Through the deep MGI sequencing of the genomic DNA, extracted from the clinical specimens, we achieved a high sequencing depth for all sites across the genome, with a mean depth of 6656 (coverage > 99%). Minor iSNVs were called by setting the threshold for minor allele frequency at 1% to exclude potential sequencing errors and minimize false discovery rates. The viral populations revealed a low frequency (<25%) cloud of iSNVs detectable across the entire genome. The minor iSNVs were distributed evenly on the genome, and marginally higher mutation frequencies were observed at the 5'-end than in the rest of the genome. Moreover, mutation preference across the genome was explored. To be specific, no obvious mutation preference could be observed when we calculated the mutations from a certain base to the other three bases (Figure 5A). On the contrary, when we calculated the mutations from the other three bases to a certain base, strong preference was found in Adenine (A) and Thymine (T) (Figure 5B). We further calculated the types of mutations in all the bases and their frequency and found that substitutions involving A and T occupied the largest proportion, reaching 28.044 and 17.343%, respectively. In addition, other mutations substituting Cytosine (C) with T or A occupied 10% above, whereas the rest of the mutations showed low mutation frequencies (Figure 5C). We further investigated the regions where the mutations were located, and 113 of the 190 iSNVs were found in the coding region (Figure 5D). Among all the genes, iSNVs were found slightly enrich in MGF 360-13La, MGF 505-7R, I96L, and MGF 360-21R. Moreover, the mutations were evenly distributed in the three positions of the codons which encode an amio acid, and the proportion of non-synonymous mutations was 76.11%, which was three times that of synonymous mutations (Figures 5E,F). More than half of the non-synonymous mutations showed a preference for lysine. Notably, 4 iSNVs of the non-synonymous mutations preferred to occur in the stop codon, which caused a frameshift mutation in the entire ORF; the four iSNVs were located in ASFV G ACD 00120, MGF 505-4R, K421R, and EP153R (Figure 5G).

Figure 5.

Figure 5

(A) The distribution and frequency of theiSNVs) that a certain base (A, T, C, G) mutate into other three bases. (B) The distribution and frequency of the iSNVs that the other three bases mutate into a certain base. (C) The percentage of different iSNVs mutation types. (D) Number of iSNVs in coding and non-coding regions. (E) Proportion of iSNVs occurring in different positions in codons across the genome. (F) Proportion of iSNVs causing non-synonymous and synonymous mutations. (G) Proportion of iSNVs that mutate into different type of amino acid. The number of iSNVs in each figure is indicated on the corresponding bar.

Discussion

ASFV has been circulating in China for 5 years. Recently, low virulent strains with mutations and indels in the genomes have been detected; these strains have varying biological characteristics (8). The identification of mutations and deletions requires a high-quality genome. However, in China, there is still a lack of high-quality genomes of the early strains to use as references when studying the long-term effects of deletions and mutations. The complete genome of ASFV is typically obtained using either Sanger sequencing or NGS (11, 31). However, genome sequences generated from either one of these technologies do not reflect the actual genomic characteristics of ASFV, which has a large and intricate genome (13). The co-employment of Nanopore sequencing and NGS is an emerging strategy that is used to acquire complex microbial genomes, which combine the advantage of long sequencing reads from Nanopore and high accuracy from NGS (32, 33). Here, we combined the data generated from the MGI sequencing platform, Nanopore platforms, and Sanger sequencing to verify and obtain a high-quality genome of the lethal ASFV isolate, ASFV_GZ201801_2, which we collected during the early phase of the ASF pandemic in China.

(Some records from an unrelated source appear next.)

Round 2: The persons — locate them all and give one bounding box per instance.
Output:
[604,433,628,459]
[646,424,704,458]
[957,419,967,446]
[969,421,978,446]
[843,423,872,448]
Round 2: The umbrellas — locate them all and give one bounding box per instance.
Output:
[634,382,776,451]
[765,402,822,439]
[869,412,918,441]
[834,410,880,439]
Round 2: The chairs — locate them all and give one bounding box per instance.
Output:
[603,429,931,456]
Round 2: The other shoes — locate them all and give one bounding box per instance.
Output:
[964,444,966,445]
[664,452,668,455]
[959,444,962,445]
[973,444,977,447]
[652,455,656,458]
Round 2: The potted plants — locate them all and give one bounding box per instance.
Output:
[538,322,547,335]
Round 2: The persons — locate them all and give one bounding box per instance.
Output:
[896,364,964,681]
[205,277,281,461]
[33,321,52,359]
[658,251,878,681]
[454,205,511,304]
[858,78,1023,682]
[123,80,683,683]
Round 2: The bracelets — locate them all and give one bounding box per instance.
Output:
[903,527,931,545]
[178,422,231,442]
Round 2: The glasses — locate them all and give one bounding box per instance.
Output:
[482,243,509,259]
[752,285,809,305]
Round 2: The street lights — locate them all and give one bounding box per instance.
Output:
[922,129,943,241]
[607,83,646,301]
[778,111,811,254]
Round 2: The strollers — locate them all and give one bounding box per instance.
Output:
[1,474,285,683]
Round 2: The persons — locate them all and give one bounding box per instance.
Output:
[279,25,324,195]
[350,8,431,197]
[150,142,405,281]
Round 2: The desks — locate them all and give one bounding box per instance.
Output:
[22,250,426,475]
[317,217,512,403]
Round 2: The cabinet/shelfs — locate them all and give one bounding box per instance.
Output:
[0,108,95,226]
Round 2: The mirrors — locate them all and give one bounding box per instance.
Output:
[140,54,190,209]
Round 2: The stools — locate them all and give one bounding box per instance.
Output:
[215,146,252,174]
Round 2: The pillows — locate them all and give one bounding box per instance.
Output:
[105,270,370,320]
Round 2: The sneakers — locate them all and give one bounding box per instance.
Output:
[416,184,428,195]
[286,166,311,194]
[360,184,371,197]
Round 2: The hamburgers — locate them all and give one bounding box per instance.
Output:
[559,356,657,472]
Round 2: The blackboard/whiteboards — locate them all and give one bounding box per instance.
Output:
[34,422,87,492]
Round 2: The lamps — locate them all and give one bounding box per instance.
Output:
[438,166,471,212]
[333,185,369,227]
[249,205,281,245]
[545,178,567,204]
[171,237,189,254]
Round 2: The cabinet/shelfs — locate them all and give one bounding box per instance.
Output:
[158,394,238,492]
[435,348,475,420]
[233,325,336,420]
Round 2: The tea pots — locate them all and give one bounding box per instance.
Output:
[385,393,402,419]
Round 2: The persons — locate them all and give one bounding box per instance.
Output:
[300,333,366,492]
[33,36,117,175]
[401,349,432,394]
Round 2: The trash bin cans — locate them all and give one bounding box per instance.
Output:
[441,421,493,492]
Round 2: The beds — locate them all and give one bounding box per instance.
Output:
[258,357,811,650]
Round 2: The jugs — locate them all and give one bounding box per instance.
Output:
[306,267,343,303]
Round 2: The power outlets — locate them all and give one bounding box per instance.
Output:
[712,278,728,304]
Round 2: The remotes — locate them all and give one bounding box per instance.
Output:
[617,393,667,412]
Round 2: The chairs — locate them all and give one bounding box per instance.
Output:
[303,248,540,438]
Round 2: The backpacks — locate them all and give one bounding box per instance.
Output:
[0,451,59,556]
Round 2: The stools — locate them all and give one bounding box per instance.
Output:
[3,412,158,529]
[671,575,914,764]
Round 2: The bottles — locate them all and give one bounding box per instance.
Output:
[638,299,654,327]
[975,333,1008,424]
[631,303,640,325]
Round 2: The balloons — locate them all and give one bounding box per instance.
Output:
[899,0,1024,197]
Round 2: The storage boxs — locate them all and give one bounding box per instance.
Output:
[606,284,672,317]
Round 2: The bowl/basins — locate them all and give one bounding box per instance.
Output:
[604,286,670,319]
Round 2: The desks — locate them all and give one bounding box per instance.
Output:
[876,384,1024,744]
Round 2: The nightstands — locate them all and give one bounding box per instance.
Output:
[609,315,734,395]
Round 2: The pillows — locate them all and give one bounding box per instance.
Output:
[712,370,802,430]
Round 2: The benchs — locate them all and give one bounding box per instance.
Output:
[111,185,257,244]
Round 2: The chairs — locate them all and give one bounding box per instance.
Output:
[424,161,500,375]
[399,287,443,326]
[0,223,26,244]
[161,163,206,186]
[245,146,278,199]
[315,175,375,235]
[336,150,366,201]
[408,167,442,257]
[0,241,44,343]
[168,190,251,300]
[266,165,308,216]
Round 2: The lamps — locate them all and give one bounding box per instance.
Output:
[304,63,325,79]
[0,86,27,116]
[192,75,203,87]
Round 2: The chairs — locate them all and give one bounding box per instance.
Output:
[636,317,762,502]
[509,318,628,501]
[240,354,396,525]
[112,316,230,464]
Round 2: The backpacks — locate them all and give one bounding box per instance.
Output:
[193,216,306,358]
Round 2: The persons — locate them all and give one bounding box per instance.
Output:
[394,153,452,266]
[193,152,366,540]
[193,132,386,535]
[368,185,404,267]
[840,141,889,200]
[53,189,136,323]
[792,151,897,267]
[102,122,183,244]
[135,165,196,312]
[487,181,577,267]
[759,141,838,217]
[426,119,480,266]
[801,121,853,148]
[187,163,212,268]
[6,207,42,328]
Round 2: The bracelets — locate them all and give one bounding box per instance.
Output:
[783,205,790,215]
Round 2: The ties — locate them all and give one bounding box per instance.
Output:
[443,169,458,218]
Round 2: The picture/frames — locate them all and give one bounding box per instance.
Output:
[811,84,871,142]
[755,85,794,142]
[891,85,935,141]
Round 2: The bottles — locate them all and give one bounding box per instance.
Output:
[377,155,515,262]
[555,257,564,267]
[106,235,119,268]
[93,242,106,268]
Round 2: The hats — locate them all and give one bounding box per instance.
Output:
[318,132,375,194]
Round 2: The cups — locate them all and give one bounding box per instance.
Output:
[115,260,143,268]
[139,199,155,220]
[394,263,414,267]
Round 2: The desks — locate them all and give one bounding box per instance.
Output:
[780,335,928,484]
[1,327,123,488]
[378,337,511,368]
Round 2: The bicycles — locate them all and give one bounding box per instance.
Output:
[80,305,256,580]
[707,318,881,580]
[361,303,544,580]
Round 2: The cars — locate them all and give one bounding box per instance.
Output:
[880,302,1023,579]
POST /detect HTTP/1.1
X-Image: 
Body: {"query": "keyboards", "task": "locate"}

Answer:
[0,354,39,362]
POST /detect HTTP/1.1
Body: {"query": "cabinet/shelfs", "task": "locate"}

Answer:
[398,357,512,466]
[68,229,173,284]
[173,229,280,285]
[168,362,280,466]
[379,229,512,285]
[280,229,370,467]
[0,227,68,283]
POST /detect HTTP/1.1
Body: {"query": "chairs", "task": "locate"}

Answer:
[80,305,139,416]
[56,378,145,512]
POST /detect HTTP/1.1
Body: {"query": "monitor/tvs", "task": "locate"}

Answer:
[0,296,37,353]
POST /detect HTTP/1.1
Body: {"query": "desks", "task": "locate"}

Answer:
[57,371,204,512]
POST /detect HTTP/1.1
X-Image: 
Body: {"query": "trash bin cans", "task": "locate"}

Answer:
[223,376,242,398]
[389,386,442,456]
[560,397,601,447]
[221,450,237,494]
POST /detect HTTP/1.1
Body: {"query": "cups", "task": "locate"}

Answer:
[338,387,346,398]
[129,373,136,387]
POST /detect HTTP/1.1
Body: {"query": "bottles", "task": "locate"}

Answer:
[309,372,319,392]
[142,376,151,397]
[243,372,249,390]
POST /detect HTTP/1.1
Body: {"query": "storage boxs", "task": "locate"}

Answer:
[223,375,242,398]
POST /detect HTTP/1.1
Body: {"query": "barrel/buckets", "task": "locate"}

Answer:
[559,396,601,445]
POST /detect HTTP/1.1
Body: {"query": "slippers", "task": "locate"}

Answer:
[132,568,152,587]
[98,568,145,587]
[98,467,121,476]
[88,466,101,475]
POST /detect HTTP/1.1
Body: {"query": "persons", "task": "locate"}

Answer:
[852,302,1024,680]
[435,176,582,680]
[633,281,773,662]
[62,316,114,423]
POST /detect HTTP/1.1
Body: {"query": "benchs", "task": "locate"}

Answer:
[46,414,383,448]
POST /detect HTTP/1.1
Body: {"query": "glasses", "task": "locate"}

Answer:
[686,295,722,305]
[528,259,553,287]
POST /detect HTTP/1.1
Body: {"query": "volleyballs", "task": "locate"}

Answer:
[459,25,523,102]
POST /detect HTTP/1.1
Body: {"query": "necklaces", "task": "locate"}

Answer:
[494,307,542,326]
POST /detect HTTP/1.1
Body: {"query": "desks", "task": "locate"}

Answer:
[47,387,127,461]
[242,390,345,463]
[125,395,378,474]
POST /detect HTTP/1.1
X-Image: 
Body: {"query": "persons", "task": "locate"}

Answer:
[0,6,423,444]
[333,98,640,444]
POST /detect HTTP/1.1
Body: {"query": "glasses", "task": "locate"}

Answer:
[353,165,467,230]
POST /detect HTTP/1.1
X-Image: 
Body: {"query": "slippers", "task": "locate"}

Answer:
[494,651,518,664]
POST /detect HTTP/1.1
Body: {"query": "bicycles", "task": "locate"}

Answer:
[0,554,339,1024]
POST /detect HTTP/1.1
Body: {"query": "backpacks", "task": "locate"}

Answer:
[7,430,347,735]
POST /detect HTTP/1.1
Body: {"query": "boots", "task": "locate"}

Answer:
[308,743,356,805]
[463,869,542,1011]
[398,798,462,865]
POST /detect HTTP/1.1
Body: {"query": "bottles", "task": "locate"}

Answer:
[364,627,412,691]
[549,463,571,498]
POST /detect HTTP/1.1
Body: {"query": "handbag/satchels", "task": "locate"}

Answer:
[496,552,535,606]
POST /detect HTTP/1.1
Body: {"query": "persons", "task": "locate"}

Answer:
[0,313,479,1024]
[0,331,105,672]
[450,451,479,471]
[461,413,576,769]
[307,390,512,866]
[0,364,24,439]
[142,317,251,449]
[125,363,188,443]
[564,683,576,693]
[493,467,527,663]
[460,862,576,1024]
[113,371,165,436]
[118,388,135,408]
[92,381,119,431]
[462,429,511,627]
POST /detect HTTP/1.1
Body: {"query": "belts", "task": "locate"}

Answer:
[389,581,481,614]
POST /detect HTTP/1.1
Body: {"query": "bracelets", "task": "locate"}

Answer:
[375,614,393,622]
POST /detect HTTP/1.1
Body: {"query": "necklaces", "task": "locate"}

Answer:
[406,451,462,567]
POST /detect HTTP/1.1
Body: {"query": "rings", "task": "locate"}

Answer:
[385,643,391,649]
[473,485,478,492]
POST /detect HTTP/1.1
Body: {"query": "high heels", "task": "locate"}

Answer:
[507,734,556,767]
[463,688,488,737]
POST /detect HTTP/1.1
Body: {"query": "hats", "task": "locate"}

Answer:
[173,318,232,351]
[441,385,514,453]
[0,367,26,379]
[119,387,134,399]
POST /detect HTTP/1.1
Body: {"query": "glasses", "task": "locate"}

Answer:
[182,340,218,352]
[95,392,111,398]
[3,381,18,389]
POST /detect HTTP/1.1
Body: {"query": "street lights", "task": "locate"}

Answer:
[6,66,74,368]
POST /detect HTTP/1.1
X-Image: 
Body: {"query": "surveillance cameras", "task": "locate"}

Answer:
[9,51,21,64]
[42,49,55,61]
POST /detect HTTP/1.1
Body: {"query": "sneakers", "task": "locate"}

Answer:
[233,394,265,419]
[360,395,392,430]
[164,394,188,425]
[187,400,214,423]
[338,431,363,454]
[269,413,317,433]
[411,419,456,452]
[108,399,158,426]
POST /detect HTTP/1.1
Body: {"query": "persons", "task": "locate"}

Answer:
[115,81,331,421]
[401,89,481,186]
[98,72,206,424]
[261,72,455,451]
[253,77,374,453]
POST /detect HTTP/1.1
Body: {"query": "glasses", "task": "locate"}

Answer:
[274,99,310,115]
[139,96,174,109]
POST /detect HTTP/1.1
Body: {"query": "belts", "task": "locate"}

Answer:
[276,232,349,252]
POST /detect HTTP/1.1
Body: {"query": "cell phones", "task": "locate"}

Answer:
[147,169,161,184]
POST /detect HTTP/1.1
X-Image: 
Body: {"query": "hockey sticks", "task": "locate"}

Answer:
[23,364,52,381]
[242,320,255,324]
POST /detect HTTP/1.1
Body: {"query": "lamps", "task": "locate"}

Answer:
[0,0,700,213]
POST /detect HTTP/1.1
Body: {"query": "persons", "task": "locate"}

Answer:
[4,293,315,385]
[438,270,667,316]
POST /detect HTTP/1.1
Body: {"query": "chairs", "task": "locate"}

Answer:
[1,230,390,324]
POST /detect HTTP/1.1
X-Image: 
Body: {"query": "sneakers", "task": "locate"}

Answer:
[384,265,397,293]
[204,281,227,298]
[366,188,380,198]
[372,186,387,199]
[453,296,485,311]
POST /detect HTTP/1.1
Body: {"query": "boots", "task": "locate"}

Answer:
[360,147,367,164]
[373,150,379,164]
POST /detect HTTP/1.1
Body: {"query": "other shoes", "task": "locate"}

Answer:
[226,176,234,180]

Because of its complex genome, many genomic characteristics of ASFV remain unknown; thus, an accurate genome sequence was urgently needed. We compared ASFV_GZ201801_2 and ASFV Georgia 2007/1(FR682468.2) and detected a large number of site mutations, which had accumulated over the past decade. Furthermore, the genome sequence that we acquired, using samples from the first case of a high virulence ASF outbreak in China, could reflect the real epidemic strains from the early ASFV outbreak. In addition, we compared ASFV_GZ201801_2, ASFV Pig/HLJ/2018, and ASFV China/2018/AnhuiXCGQ and found that the strains from the early outbreaks in China shared a few same mutations. To conduct molecular epidemiology investigations of ASFV in China, a high-quality genome, isolated from the early strains from the first outbreak, is needed for reference. Many new site mutations have appeared in the recent Chinese strains, indicating the growing diversity of the ASFV strains in China. However, current circulating strains have shared several doubtful mutations when compared with early reference genome sequences, which may be caused by sequencing errors. Lacking a preferred reference would hinder further epidemiological studies of ASFV in China. Our verified genome sequence could be utilized as a reference for the early strains to trace the transmission route and evolution of ASFV.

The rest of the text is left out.